## Entries provided
○ ○ ○ ○ ○
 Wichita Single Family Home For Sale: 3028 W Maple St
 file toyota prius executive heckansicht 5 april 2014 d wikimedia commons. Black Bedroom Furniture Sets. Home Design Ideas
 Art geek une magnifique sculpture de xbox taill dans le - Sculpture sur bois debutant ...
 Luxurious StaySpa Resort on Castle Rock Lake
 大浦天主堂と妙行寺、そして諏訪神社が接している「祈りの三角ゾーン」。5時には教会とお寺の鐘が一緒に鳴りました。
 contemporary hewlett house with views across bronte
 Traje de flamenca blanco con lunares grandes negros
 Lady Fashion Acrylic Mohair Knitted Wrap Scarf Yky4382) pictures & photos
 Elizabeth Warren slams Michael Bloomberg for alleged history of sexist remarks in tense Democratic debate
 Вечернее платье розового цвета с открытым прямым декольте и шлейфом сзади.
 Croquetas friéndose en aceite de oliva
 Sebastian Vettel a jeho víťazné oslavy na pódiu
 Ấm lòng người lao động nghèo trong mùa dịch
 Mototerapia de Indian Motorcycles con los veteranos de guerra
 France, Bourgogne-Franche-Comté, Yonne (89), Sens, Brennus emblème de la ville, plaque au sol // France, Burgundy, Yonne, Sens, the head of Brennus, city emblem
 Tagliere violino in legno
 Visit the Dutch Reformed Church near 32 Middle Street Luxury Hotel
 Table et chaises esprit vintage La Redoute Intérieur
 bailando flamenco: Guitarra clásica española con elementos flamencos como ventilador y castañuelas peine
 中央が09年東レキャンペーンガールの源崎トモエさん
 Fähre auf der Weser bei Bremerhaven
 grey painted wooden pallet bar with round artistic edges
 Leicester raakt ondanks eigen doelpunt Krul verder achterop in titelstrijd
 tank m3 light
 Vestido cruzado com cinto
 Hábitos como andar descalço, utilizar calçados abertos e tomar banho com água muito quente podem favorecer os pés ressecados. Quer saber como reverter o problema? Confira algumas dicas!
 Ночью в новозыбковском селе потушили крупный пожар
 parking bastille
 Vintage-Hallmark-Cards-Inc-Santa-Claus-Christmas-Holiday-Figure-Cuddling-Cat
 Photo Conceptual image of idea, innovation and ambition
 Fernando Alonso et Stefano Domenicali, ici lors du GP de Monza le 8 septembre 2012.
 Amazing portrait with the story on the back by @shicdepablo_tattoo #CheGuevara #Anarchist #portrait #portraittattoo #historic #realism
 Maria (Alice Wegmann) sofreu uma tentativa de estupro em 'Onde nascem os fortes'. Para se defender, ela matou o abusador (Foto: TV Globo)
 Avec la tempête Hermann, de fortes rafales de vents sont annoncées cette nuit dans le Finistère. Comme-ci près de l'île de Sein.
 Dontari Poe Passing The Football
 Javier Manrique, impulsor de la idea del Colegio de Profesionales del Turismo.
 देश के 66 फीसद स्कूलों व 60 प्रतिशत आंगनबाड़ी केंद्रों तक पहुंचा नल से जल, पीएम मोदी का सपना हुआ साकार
○ ○ ○ ○ ○
## Instructions to follow
What lines of the material contain "dans"? Show them.

## Exercise output
 Art geek une magnifique sculpture de xbox taill dans le - Sculpture sur bois debutant ...
 Avec la tempête Hermann, de fortes rafales de vents sont annoncées cette nuit dans le Finistère. Comme-ci près de l'île de Sein.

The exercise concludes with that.